Finalement le troisième système est celui de la culture. La culture de l’entreprise est son image ainsi que ces valeurs. Il est important qu’il y ait un niveau de transparence afin qu’il y ait une cohérence entre la politique et la pratique. Chez boulangerie Hector, la culture est centrée sur le contrôle puisque les employés n’ont aucun pouvoir sur leurs salaires. Les salaires sont à la discrétion des directeurs de chacune des succursales.

Question 3
Nous connaissons deux sortes d’équité, soit l’équité externe et l’équité interne. L’équité externe consiste à examiner la rémunération qu’offre une organisation comparativement à une autre et ce pour le même poste ou emplois similaire. Lorsqu’on parle d’équité interne, on se concentre sur les emplois au sein de l’organisation. Il est important qu’il y ait un traitement similaire au niveau de la rémunération pour des emplois qui comportent des exigences semblables.

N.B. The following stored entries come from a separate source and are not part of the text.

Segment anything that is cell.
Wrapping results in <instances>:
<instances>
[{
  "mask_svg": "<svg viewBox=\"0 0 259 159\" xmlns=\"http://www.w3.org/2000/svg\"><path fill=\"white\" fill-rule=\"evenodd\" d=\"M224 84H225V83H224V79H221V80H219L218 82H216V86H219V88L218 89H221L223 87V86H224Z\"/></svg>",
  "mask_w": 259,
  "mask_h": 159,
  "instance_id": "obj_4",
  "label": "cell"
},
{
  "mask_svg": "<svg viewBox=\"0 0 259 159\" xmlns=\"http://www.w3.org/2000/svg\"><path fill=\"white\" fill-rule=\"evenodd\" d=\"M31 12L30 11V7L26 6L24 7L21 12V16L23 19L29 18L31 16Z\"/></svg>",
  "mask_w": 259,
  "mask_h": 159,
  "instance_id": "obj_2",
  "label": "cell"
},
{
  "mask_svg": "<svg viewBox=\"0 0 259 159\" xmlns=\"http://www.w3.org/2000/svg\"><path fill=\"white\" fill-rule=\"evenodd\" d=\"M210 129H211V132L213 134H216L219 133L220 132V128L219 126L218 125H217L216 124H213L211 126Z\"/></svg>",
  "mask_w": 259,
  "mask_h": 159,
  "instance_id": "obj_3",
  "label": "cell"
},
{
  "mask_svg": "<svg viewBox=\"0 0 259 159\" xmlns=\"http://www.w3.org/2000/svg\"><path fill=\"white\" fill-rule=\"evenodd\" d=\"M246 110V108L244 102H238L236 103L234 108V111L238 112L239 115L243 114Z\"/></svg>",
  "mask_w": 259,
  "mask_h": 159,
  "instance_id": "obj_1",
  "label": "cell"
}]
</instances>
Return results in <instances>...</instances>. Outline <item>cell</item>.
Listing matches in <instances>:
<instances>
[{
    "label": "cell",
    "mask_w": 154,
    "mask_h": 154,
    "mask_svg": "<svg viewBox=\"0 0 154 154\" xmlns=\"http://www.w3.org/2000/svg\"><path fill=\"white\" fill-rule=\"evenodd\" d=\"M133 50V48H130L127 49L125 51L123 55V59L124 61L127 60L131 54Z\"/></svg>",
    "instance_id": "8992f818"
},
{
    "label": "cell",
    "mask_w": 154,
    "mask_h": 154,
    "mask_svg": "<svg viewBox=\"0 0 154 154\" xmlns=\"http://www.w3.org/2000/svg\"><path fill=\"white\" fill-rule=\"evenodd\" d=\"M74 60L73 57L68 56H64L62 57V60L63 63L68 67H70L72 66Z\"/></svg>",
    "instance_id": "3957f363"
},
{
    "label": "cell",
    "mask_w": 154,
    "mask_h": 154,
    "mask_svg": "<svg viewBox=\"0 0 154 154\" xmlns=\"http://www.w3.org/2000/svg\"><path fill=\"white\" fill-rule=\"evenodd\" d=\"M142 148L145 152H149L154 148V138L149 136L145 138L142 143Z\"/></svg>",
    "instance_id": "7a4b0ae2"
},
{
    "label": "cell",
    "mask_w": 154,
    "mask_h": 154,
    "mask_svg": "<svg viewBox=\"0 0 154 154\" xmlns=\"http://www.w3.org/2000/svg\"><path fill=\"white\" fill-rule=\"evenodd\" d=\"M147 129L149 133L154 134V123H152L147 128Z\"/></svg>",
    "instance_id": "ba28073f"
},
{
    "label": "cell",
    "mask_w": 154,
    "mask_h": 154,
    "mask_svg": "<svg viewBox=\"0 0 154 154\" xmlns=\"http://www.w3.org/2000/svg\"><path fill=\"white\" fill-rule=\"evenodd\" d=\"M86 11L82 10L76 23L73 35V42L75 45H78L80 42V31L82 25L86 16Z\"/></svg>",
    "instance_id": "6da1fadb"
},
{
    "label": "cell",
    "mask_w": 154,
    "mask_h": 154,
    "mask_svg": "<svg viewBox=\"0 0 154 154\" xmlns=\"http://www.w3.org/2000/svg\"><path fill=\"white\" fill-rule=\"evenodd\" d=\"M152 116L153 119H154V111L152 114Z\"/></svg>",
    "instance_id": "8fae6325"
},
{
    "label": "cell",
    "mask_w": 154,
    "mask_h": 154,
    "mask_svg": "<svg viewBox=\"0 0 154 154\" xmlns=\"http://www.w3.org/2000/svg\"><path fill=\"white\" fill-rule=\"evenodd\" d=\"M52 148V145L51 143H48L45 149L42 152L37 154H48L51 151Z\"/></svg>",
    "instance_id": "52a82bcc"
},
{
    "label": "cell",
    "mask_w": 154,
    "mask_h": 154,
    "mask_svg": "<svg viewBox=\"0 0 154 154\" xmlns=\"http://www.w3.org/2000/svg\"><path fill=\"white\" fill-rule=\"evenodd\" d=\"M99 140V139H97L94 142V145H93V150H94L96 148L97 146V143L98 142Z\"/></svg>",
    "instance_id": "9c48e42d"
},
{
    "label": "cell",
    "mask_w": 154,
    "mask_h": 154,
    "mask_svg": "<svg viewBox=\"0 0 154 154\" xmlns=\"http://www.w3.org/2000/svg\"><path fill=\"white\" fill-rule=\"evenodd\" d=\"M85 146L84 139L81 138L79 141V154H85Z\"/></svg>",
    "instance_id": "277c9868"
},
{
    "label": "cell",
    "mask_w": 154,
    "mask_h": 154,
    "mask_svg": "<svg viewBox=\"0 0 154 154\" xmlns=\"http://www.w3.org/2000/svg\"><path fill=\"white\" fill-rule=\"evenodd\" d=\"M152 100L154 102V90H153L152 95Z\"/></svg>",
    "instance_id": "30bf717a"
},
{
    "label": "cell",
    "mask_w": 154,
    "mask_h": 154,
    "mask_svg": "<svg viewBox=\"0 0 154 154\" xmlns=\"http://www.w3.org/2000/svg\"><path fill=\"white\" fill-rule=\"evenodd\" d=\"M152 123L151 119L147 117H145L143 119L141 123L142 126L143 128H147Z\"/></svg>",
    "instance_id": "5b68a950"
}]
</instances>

Chez la boulangerie Hector, il y a plusieurs problèmes d’équité, autant interne qu’externe. Premièrement, nous retrouvons une problématique au niveau des salaires des employés. Ce problème est autant interne qu’externe, car les salaires sont à la discrétion des directeurs et nous savons que pour un même poste, la concurrence offre un meilleur salaire. Cette problématique pourrait inciter les employés à aller vers les entreprises concurrentes qui offrent un meilleur salaire. Il se comparent aux employés des autres entreprises et trouvent que la situation n’est pas équitable, car pour un même poste, la concurrence reçoit un salaire 15% plus élevé. Cette situation les amènerait donc à aller offrir leurs expériences et compétences à une entreprise qui peut leur donner plus. La deuxième problématique est celle de la communication entre employeur et employé. La valeur de l’échange entre ceux-ci ne semble pas être priorisé. Lorsque nous parlons de salaire, chaque succursale à sa façon de faire ce qui peut paraitre injuste car, les directeurs ne communiquent pas entre eux afin d’avoir une certaine uniformité. Les employés peuvent trouver injuste les décisions prises par différents directeurs. Certains voudront peut-être changer de succursale si elle offre de meilleures conditions. Ceci est un problème d’équité interne de la boulangerie Hector. Afin de contrer ceci, M. Bureau aurait intérêts à adopter un système de gestion des ressources humaine qui mettrait tous les employés sur le même niveau et ce dans toutes les succursales. La politique de rémunération devrait être établie en fonction des valeurs de la société et également elle devrait être ajuster afin de diminuer le taux de roulement.